Trecho do texto.
·····

É pela dedicatória que se pode circunscrever estes dados com mais base: o livro é oferecido ao "Marquês de Pombal, do Conselho de Sua Majestade Fidelíssima e seu Ministro de Estado, (...)"(5). Ele foi escrito, portanto, entre 1769, ano que Sebastião José de Carvalho e Melo recebeu o referido título, e 1777, data da 'Viradeira', fim do governo do dito Marquês. Aqui, o que menos importa é o ano exato em que a obra foi escrita. O mais importante é situar a época, a pombalina, e enfatizar o fato de Gonzaga tê-la dedicado ao Ministro de Estado, responsável pelas reformas fundamentais por que passou Portugal na segunda metade do século XVIII.
De fato, vários autores ressaltam a importância, para o acesso ao cargo, de o pretendente ajustar-se as opções políticas então em vigor. Lapa, não sem certa ironia, faz referência a esta questão:
O jovem opositor fazia nele a política do poderoso Ministro, punha o poder real acima do eclesiástico, defendia o cesarismo, a tirania ilustrada. Dá-se porém a 'Viradeira', em 1777. Gonzaga celebrou então em verso o advento de D. Maria I, renunciou aos seus projetos de lente coimbrão e fez o que todos faziam em seu lugar: habilitou-se para a carreira da magistratura. Em 1779 devia estar já em Beja servindo como juiz-de-fora.(6)
Será que Tomás Antonio Gonzaga acreditava nas idéias que expressava no texto, ou apenas as utilizava como recurso para consecução do cargo? A pergunta não é pertinente. Como nada escreveu sobre isto depois, é impossível comparar suas idéias e construir uma hipótese - ainda que vaga - sobre sua sinceridade. O fato é que o autor não inventou o tema nem os conceitos utilizados. Ao escrever um tratado de direito natural, ele pretendia seguir idéias em voga na Europa inteira, em Portugal em particular, que fundamentavam práticas políticas. Para comparar suas idéias com estas, passemos ao conteúdo da obra.
O objetivo principal de Tomás Antonio Gonzaga é escrever o primeiro livro em português sobre as disposições então recentes do direito natural. Mas ele não pretendeu apenas fazer uma compilação das doutrinas da época; quis corrigi-las, na parte que julgava terem afastado-se dos princípios religiosos católicos. É partindo de um princípio teológico (daí a argumentação começar com o parágrafo "Da existência de Deus") que ele começa a construir o seu próprio conceito de direito natural, dialogando com Grotius, Pufendorf, Thomasius, Heineccius, entre outros formuladores e comentadores da chamada moderna teoria do direito natural.
Segundo Gonzaga, Deus criou o homem para dotá-lo de suas perfeições e para receber dele o culto devido. Assim, deu-lhe inteligência, para que ele pudesse viver em felicidade e cumprir o fim ao qual estava destinado. A razão, porém, não bastava (talvez fosse o que menos bastasse) para que o homem alcançasse esta vida; o fundamental eram as leis infundidas por Deus no coração do homem, às quais ele teria liberdade para seguir ou não. O recurso para conhecê-las era o amor, não a razão. A estas leis, Gonzaga chamou de Direito Natural.

·····

Registros de dados.
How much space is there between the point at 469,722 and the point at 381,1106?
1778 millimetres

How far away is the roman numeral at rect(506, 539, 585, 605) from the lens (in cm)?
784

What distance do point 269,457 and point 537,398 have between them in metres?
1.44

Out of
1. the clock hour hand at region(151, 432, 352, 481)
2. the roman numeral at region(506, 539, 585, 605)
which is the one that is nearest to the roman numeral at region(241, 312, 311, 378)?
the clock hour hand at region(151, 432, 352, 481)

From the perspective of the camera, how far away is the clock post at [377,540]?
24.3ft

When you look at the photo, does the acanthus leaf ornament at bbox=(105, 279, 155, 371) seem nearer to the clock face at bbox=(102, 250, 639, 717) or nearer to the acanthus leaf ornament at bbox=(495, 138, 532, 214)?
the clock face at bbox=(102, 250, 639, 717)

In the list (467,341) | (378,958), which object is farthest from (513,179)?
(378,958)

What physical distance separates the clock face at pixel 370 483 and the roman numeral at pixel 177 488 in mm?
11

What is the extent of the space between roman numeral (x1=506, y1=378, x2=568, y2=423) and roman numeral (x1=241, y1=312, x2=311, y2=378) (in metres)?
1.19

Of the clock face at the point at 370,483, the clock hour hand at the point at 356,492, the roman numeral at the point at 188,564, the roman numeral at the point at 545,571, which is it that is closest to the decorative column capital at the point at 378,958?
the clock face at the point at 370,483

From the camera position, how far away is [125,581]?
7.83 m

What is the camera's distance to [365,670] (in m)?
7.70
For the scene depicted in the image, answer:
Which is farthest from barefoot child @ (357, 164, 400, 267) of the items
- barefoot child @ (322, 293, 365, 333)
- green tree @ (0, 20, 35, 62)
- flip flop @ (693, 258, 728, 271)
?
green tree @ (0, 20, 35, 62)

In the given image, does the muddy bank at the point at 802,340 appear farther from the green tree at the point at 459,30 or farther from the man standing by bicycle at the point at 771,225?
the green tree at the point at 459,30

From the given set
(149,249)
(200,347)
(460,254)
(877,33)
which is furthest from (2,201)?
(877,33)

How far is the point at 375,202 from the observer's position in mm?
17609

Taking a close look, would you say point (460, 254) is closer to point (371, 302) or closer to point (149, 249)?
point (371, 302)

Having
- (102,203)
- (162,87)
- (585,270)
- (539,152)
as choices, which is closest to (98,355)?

·····

Detalhes da tarefa. Por favor, explique, em uma a três frases, por que o trecho sobre Gonzaga conclui que o livro foi escrito entre 1769 e 1777. O material é independente do trecho sobre Gonzaga e não tem relação com ele.

Resultado do exercício. A dedicatória oferece o livro ao "Marquês de Pombal", título que Sebastião José de Carvalho e Melo recebeu em 1769. Já 1777 é a data da 'Viradeira', que marcou o fim do governo do Marquês, de modo que a obra só pode ter sido escrita nesse intervalo.